Fragen und Aufgaben -
1/ Welche Fabrik fertigte laut dem Textauszug die Lok 11 der Spremberger Stadtbahn?
2/ Gib aus dem Textauszug den Abschnitt unverändert aus, der mit den Worten „Wer kennt sie“ einsetzt und mit „der Widmung verdient.“ schließt.

Textauszug -
------
Das allseits bekannte LGB-Modell der “Kleinen Dicken”, hier als 995005. In Wahrheit gab es nur die Spremberg-Lok 11 als DR 99 5001.

Wer kennt sie nicht, die „Kleine Dicke“ von LGB? Bürgerlich ist sie auch als „Spremberger Stadtbahnlok“ bekannt, und eine solche präsentiert jetzt der Echtdampflok-Hersteller Regner Dampftechnik als Neuheit 2024. Aber es ist nicht die „Kleine Dicke“ und des ist auch nicht ihre Schwester. Sondern eher eine Cousine. Aber beide stammen aus dem brandenburgischen Spremberg und verbrachten ihren Lebensabend im Harz. Und beide haben trotz ihrer baulichen Kürze ein paar Zeilen der Widmung verdient.

Es geht um Lok 11 und Lok 12. Aber so bezeichnen wir sie mal nicht, denn das könnte Verwirrung auslösen, zumal wir es hier ausschließlich mit B-Kupplern zu tun haben. Loks mit solchen Bezeichnungen gibt es ja auch auf der schwäbischen Härtsfeldbahn, momentan steht Lok 12 im Einsatz. In den Harz kamen einst auch zwei kleine, aber sehr gedrungen wirkende B-Kuppler, nämlich Lok 11 und Lok 12 von der ehemaligen Spremberger Stadtbahn. Als Schwestern wollen wir sie nicht bezeichnen, denn ihre Herkunft ist sehr verschieden, ihre Technik auch. Lok 11 hatte im Jahre 1925 die Berliner Lokomotivfabrik Borsig unter der Fabriknummer 11 870 in Heißdampfausführung gefertigt, und dies sollte auch die einzige Heißdampflok in Spremberg bleiben.

Lok 12 alias Harzer 99 5201, Modell von Klaus Bormann

Lok 12 entstand erst deutlich später, 1938 bei Orenstein&Koppel. Und sie war, ganz aus der Zeit gefallen, im Gegensatz zur Lok 11 noch als Nassdampflok ausgeführt. Äußerlich unterschied sie sich von ihrer Cousine durch ein größeres Führerhaus und kürzere, vorne abgeschrägte seitliche Wasserkästen – das ließ sie noch gedrungener, ja wuchtiger wirken als die „Kleine Dicke“. Was sie einte: Sie waren fürs Rangieren und zur Bedienung nahegelegener Industriegleisanschlüsse geschaffen, daher verdingten sie sich ihren Lebensunterhalt in Spremberg vorwiegend im Rollbockbetrieb. Mit Stilllegung der Stadtbahn verloren sie offiziell zum Jahresende 1956 ihren Job – die Spremberger Kohlebahn, ursprüngliches Revier der 99 5001, machte man schon 1953 dicht.
------
Gespeicherte Zeilen -
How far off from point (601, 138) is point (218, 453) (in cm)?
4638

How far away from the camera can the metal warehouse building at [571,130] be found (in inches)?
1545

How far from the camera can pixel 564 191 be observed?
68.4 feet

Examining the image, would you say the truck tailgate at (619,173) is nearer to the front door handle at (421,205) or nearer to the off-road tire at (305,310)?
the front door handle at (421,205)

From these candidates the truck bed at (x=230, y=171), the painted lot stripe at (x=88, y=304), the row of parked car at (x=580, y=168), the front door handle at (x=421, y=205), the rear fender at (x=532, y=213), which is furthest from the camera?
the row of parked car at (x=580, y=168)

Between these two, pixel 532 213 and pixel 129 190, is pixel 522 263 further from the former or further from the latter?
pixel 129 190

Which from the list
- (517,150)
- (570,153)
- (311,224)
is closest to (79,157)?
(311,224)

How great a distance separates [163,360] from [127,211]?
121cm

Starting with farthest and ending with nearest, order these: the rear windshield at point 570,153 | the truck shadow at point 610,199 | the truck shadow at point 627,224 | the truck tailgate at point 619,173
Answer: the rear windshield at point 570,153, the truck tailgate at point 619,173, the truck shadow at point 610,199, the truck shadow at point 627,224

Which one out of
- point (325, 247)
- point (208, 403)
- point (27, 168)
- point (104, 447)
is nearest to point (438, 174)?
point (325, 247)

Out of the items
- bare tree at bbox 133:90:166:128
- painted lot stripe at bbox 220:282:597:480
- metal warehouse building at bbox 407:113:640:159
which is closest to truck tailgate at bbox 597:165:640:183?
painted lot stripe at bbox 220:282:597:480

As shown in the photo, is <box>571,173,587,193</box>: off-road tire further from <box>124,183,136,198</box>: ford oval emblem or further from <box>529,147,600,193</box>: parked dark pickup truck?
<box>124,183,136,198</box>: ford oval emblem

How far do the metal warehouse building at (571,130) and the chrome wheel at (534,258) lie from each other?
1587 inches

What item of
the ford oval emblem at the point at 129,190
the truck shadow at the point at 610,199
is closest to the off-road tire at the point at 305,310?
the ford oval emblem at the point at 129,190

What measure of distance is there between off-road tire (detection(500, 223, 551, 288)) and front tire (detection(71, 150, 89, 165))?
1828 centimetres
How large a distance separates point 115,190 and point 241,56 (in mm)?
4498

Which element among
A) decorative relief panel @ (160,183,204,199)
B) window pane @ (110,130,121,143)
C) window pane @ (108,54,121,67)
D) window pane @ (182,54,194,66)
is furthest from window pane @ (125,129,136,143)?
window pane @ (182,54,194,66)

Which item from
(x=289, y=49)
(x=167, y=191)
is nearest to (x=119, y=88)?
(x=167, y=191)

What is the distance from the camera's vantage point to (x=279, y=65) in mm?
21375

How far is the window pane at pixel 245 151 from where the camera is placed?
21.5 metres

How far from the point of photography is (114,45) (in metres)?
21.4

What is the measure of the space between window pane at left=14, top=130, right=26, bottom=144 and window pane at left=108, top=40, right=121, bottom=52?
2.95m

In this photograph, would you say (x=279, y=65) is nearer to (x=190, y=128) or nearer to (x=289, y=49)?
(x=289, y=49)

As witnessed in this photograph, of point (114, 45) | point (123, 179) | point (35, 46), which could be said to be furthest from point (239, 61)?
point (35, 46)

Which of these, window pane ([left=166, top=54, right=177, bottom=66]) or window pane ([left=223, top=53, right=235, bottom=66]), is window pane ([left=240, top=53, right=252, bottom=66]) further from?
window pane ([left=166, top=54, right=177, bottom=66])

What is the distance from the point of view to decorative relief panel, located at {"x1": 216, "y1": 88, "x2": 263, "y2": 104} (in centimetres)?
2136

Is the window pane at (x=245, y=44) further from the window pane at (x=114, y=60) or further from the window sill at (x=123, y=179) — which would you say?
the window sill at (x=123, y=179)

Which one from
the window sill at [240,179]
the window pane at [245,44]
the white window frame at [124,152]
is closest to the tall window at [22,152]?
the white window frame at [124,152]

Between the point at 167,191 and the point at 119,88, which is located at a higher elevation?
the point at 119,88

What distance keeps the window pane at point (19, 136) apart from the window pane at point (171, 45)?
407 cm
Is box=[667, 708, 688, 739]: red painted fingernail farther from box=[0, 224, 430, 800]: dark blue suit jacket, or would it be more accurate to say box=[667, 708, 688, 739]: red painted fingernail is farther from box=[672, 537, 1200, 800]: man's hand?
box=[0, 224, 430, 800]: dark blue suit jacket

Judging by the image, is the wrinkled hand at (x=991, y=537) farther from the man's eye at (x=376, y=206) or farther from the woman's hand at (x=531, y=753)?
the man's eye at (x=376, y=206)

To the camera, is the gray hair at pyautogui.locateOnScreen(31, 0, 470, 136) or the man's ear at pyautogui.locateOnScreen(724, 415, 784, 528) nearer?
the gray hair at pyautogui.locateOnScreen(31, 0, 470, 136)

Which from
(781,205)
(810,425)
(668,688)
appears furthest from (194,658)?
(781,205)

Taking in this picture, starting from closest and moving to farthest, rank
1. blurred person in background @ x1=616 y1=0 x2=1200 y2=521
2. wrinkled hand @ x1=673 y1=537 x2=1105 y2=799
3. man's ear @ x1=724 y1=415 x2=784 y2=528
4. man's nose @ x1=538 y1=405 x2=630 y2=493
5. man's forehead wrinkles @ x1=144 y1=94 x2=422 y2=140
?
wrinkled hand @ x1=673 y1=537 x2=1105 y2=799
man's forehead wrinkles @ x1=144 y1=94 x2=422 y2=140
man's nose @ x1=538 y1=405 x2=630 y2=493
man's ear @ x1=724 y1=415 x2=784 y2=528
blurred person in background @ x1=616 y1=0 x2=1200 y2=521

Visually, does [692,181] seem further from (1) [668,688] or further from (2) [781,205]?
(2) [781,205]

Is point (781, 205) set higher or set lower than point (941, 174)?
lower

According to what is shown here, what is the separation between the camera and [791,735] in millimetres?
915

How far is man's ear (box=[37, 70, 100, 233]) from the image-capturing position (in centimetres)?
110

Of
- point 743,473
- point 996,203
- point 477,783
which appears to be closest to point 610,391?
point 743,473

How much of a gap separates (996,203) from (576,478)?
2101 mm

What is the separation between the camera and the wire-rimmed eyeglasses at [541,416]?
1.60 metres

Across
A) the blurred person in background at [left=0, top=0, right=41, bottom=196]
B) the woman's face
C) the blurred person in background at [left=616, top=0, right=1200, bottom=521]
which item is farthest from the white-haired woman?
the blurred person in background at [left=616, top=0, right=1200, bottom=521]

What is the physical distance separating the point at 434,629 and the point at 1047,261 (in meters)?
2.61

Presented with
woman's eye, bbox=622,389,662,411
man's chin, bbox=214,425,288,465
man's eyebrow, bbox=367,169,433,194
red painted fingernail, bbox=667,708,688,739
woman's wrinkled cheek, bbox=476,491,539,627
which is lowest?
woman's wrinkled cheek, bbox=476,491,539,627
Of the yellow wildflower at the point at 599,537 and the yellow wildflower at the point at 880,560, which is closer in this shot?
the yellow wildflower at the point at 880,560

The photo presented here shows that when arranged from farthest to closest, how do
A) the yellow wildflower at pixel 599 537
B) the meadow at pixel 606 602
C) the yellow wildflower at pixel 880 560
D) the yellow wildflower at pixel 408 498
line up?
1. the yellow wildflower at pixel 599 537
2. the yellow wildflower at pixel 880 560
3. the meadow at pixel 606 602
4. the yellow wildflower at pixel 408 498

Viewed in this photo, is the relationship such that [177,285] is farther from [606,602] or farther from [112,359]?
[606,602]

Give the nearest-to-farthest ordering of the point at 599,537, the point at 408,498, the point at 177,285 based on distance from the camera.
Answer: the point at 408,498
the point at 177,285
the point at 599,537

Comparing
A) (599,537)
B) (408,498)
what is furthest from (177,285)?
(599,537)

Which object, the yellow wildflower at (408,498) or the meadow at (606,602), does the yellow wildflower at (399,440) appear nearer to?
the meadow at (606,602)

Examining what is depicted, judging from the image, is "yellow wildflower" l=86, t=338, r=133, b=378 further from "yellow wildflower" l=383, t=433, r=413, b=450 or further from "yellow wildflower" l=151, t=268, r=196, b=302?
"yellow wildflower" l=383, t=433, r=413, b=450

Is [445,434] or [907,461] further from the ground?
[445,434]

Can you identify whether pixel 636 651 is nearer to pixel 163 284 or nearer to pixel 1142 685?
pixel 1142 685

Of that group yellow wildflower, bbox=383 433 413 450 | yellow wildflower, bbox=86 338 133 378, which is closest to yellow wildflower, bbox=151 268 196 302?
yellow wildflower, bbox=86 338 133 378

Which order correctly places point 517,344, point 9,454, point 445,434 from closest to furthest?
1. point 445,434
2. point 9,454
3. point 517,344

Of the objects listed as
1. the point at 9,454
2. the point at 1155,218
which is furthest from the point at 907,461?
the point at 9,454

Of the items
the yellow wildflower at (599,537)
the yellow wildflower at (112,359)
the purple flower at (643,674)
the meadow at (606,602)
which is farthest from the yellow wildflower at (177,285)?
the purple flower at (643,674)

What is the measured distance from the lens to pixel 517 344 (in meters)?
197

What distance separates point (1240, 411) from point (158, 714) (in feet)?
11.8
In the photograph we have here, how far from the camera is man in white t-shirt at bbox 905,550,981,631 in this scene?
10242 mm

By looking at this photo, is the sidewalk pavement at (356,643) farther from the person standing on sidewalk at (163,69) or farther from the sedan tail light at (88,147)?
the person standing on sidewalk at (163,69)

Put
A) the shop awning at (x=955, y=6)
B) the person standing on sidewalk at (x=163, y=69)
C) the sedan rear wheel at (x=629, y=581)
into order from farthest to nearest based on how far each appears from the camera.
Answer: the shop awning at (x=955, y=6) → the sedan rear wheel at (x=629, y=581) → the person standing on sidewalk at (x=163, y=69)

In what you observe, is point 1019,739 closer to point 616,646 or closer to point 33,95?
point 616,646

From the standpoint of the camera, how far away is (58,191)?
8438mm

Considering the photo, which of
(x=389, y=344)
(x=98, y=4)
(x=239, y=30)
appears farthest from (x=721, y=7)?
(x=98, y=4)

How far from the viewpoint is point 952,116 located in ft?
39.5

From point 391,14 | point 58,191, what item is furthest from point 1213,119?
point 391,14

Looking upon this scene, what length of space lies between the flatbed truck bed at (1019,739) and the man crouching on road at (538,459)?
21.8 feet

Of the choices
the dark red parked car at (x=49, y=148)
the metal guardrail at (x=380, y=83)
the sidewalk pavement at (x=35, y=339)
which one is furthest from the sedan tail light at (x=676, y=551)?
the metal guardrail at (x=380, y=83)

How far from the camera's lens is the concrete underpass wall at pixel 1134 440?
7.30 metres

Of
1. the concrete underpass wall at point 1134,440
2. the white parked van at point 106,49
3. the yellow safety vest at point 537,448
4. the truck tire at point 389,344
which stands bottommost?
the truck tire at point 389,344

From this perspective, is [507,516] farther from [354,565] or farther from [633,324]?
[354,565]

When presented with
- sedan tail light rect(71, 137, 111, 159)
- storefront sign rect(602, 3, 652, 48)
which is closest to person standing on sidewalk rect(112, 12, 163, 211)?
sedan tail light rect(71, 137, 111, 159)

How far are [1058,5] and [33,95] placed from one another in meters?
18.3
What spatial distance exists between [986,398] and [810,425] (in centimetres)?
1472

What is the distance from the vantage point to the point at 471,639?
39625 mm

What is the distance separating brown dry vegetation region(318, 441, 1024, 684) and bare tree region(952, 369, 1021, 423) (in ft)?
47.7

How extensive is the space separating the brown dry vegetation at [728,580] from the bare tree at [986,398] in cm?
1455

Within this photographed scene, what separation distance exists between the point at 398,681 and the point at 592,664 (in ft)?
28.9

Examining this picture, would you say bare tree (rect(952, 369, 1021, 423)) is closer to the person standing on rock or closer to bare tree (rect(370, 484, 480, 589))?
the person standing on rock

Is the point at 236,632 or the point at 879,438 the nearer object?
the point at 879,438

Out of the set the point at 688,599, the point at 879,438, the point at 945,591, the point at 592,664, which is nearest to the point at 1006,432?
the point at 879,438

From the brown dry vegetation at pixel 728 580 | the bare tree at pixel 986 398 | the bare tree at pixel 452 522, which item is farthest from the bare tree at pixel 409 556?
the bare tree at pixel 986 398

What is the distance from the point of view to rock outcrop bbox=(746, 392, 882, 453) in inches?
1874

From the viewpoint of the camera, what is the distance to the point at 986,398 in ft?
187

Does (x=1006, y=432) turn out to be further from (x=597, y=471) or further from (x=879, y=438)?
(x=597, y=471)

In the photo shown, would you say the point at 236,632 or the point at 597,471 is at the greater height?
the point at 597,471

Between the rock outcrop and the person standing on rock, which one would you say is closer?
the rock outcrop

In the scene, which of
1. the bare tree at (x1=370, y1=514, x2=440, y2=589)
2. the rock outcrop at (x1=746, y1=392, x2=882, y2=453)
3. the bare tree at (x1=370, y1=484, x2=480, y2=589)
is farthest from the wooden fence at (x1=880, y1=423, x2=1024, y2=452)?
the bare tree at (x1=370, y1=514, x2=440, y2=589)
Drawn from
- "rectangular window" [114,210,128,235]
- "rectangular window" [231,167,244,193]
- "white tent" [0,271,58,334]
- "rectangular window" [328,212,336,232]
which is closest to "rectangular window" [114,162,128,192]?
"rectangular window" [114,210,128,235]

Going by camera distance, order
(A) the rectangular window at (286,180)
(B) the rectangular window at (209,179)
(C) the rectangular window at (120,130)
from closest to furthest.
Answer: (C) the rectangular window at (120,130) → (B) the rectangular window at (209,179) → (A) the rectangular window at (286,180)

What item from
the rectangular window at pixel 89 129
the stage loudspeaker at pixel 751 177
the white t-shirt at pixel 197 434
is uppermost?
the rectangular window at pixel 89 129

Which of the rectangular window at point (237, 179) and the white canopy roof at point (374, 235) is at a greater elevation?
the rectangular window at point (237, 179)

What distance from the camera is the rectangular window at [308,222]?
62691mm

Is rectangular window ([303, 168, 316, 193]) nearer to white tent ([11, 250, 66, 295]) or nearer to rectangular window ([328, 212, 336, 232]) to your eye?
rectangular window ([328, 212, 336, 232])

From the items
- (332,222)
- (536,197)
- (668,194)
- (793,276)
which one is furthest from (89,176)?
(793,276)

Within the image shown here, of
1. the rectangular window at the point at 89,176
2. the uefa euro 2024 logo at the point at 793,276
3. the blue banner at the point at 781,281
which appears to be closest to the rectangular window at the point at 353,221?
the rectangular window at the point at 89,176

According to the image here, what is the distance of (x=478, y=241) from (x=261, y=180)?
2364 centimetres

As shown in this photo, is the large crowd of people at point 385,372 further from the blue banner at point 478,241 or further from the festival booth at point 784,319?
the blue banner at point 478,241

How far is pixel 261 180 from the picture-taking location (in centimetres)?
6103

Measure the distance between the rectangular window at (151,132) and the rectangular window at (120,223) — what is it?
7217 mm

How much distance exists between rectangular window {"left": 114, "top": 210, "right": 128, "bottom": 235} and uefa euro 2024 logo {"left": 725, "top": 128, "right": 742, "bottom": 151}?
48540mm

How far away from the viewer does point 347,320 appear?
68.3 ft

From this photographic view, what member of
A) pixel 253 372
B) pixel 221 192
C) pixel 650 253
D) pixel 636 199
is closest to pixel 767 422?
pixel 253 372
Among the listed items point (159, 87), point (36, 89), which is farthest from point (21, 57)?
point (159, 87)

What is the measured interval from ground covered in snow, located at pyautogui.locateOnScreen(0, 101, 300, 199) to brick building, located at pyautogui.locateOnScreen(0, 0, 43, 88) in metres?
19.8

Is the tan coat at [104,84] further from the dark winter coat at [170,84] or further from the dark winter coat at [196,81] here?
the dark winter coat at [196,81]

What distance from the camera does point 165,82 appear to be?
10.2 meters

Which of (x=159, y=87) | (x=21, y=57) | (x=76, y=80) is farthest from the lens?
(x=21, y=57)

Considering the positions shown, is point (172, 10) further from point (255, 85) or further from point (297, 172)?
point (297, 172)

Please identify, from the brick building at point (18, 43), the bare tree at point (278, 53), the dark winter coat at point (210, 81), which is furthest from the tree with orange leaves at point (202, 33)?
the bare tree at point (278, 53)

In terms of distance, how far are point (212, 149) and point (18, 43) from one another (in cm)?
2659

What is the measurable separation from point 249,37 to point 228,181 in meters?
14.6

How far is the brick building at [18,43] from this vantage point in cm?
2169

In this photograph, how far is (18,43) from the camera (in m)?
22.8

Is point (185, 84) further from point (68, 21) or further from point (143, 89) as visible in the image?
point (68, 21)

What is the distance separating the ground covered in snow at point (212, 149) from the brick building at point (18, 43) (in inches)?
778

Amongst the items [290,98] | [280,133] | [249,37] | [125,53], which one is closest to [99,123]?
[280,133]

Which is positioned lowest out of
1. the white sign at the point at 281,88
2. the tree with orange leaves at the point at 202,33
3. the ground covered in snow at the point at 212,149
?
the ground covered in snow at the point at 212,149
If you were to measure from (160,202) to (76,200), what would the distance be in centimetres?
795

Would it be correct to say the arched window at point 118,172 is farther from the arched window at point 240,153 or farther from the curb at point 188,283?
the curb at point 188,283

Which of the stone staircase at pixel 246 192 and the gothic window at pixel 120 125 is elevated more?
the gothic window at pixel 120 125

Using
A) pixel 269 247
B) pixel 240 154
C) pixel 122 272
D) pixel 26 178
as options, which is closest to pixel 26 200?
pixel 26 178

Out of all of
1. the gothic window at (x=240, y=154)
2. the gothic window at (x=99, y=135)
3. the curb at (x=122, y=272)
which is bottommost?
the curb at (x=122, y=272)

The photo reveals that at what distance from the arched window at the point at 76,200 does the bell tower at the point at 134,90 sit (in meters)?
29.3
------
Lösungen der Aufgaben -
1/ Die Berliner Lokomotivfabrik Borsig

2/
Wer kennt sie nicht, die „Kleine Dicke“ von LGB? Bürgerlich ist sie auch als „Spremberger Stadtbahnlok“ bekannt, und eine solche präsentiert jetzt der Echtdampflok-Hersteller Regner Dampftechnik als Neuheit 2024. Aber es ist nicht die „Kleine Dicke“ und des ist auch nicht ihre Schwester. Sondern eher eine Cousine. Aber beide stammen aus dem brandenburgischen Spremberg und verbrachten ihren Lebensabend im Harz. Und beide haben trotz ihrer baulichen Kürze ein paar Zeilen der Widmung verdient.